* start Data extract *

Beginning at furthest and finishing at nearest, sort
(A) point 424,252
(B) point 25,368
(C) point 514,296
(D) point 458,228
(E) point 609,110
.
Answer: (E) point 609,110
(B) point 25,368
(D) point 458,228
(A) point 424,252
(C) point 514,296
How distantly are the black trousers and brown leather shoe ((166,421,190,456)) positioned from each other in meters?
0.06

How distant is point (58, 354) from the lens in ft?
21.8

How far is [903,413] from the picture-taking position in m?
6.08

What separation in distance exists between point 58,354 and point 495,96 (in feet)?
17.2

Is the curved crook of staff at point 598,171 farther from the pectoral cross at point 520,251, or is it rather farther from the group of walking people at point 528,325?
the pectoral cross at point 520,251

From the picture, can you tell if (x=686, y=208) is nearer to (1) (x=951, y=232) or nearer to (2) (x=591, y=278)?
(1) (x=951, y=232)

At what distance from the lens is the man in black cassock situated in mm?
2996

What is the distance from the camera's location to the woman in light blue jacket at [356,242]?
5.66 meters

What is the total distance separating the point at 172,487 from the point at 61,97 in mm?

* end Data extract *

» Objective: Copy the records word for word, from the line containing "From the picture, can" through the end of the records, including both ends.

» Worked solution:
From the picture, can you tell if (x=686, y=208) is nearer to (1) (x=951, y=232) or nearer to (2) (x=591, y=278)?
(1) (x=951, y=232)

At what distance from the lens is the man in black cassock situated in mm?
2996

What is the distance from the camera's location to the woman in light blue jacket at [356,242]?
5.66 meters

What is the total distance separating the point at 172,487 from the point at 61,97 in mm?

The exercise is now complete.